Is safe access to state-regulated medical marijuana a pipe dream in Tennessee? Perhaps. “I doubt that Tennessee will be on the vanguard of any change,” Dr. J. Fred Ralston says. So far, no Republican has stepped up as co-sponsor, but Sen. Marrero sees no reason why one wouldn’t.
“Just look at all the fuss over health care,” says Marrero, whose son-in-law benefited from medical marijuana when he underwent chemo and radiation treatment for cancer years ago. “All you hear about is the fear that some bureaucrat will come between you and your doctor — well, this is a pretty clear case of that. Our bill specifies that the medicine would only be available with a doctor’s prescription and can only be purchased in a pharmacy, but for some reason some people think the government knows better than the doctors and pharmacists. Frankly, passing this bill is going to require legislators of both parties with the courage to do the right thing.”
“Politicians will eventually get hurt by not supporting it,” says Paul Kuhn, a veteran Nashville investment counselor who is both a longtime Republican and a longtime supporter of NORML. His belief in medical marijuana was cemented when Jeanne, his wife of 31 years, was diagnosed with breast cancer in the mid-1990s. She was 4-feet-11½, and the chemotherapy poisons pumping through her took a heavy toll. Never a pot smoker herself, she found that marijuana was the only thing that helped her through grueling rounds of chemo. The marijuana gave her comfort until she succumbed to cancer in 1996.

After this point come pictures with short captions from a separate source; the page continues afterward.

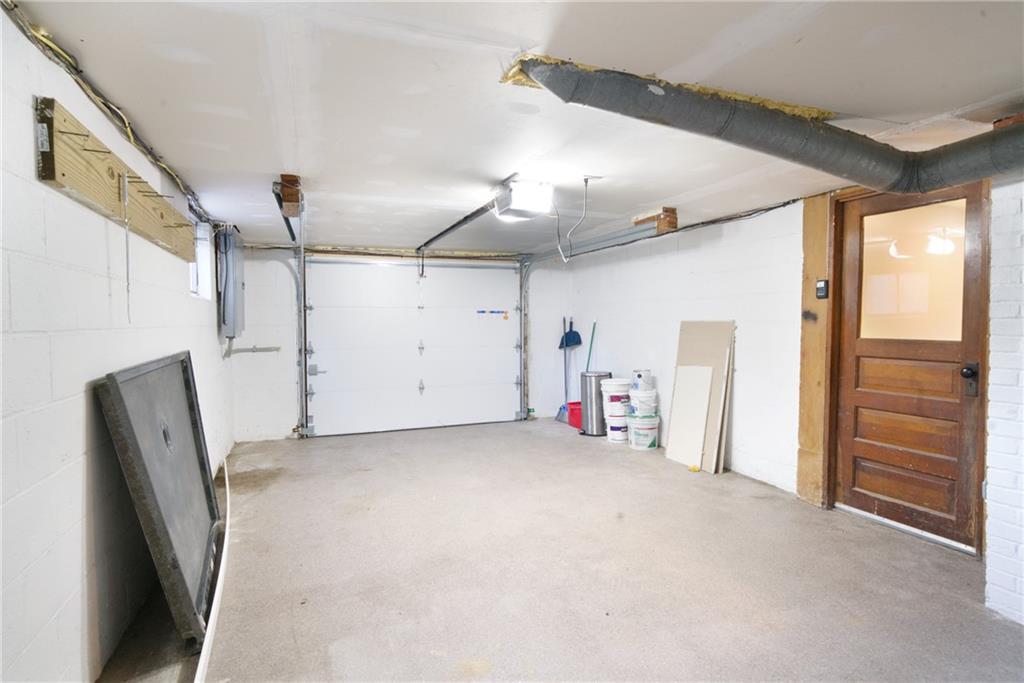 113 Murray Road Valencia, PA 16059 - Photo 25 of 36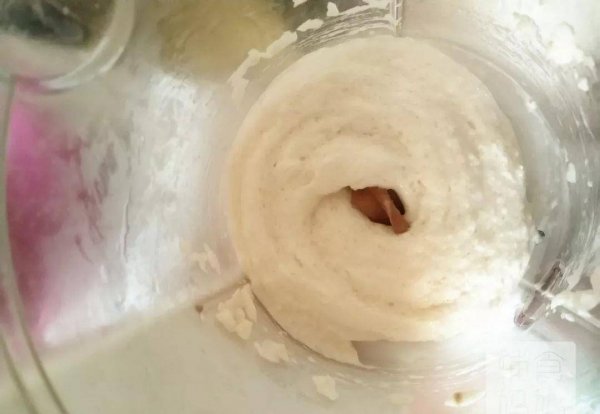 山药是一宝，养胃助消化！清甜微酸，主食也能这么吃！4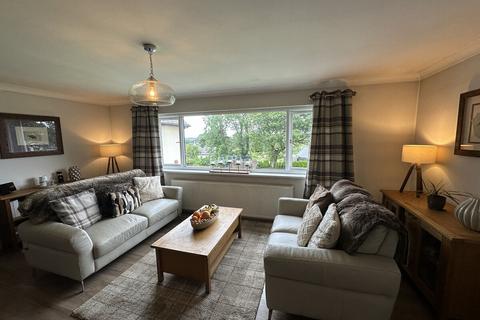 undefined, Dob, Tregarth, Gwynedd, LL57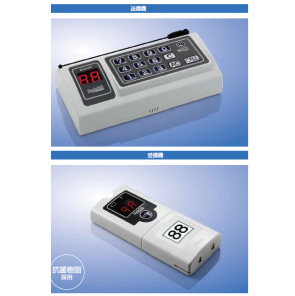 パーソナルコールシステム『リプライコール』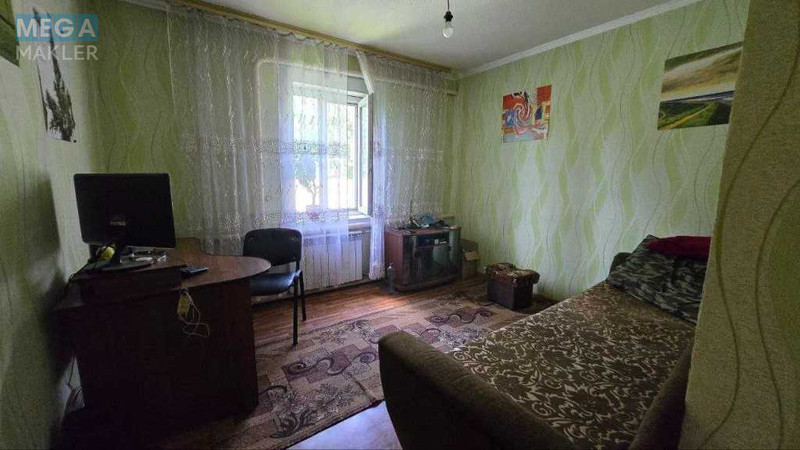 Продаж дома, 1&nbsp; поверх, 70&nbsp;кв.м, 3&nbsp;кімнати, ділянка 16&nbsp;соток, <a class="location-link" href="/vasilkov/" title="Недвижимость Васильків">Васильків</a>, Путрівка (изображение 9)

“I just smell marijuana and it reminds me of chemo,” Jeanne once said wearily. But after trying yet another inefficient dose of conventional medicine, she would say, “Bring me the damn pot.”
In preparation for a particularly agonizing treatment, she once went so far as to show up at Saint Thomas Hospital with a one-hitter pipe. Nurses were flustered. Additional personnel were called. The Kuhns stood firm. Someone with ultimate authority had to be consulted. A call was placed upstairs, Kuhn says, to the hospital’s chief legal counsel.
The answer came back: It was in the patient’s best interest.